Price: £5.99
Publisher: Franklin Watts
Genre: Non Fiction
Age Range: 5-8 Infant/Junior
Length: 32pp
Buy the Book
What's Under the Bed?
Review also includes:
Splish, Splash, Splosh!, 978-0749656867
Manning and Granström are star authors of non-fiction for younger children and these new editions of two favourite books will be in demand. A useful and not too prescriptive ‘notes and activities’ page has been added by Lynn Huggins-Cooper. This gives ideas for linking the books with lessons across the curriculum, especially science, literacy and numeracy.
What’s Under the Bed? explores a simple but brilliant idea: what would we find if it were possible for us to burrow under the bed right through to the central core of the earth? We ‘suspend disbelief’ when we follow two children and a cat on a make-believe journey as they burrow into the underground, enter caves, see fossils, jewels and coal, and then – towards the centre of the earth – find magna and liquid metal. The book deals with big concepts, but everything is so well explained through words and pictures that young readers can begin to understand. So we have, near the centre of the earth, ‘liquid metal, hotter than you can imagine, all wrapped around a cannon-ball-hard core of iron and nickel – just like the hard stone in the middle of a peach’. This book, winner of the TES information book award in 1997, helps children understand diagrams, and how to label and annotate them, much more successfully than do many conventional information books. Children find the cross sections of a volcano, of the layers of the earth and above all of an ant colony (with its demonstration of the usefulness of a key) exceptionally helpful.

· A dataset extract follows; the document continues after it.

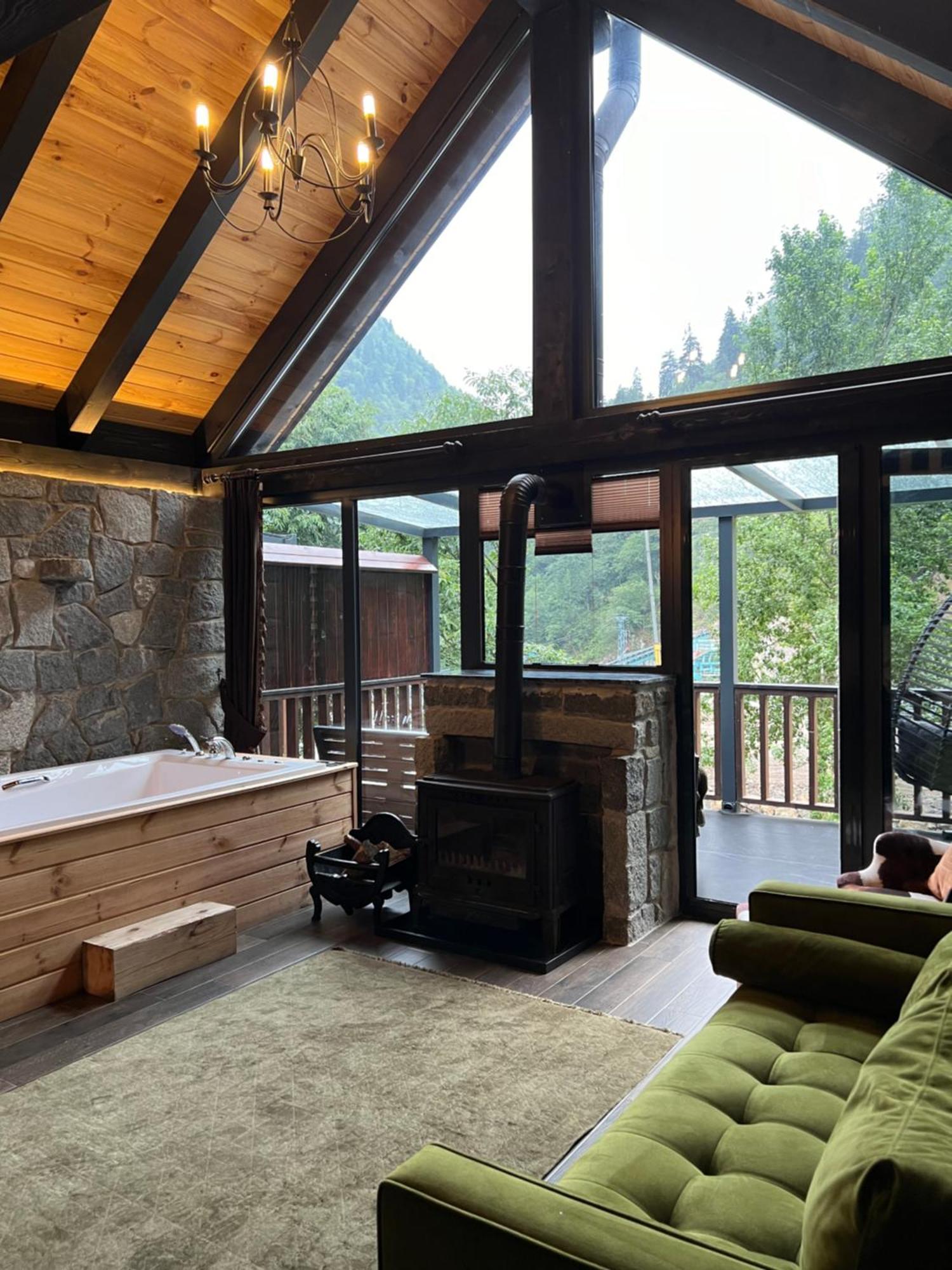 Ayder Vanak Stone Suites Kültér fotó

Splish, Splash, Splosh! invites young readers to join a boy and his dog as they discover information about water and how human beings use it. Like What’s Under the Bed? it includes fine cross sections – of a u-bend, a sewage works and the water cycle. And there are copious vignettes – small pictures that are such a feature of Manning and Granström’s work – like that of a mountain range deep under the ocean with a little boat at the surface: so simple, but so effective. Above all these books remind us that information can be imparted successfully within the context of a story.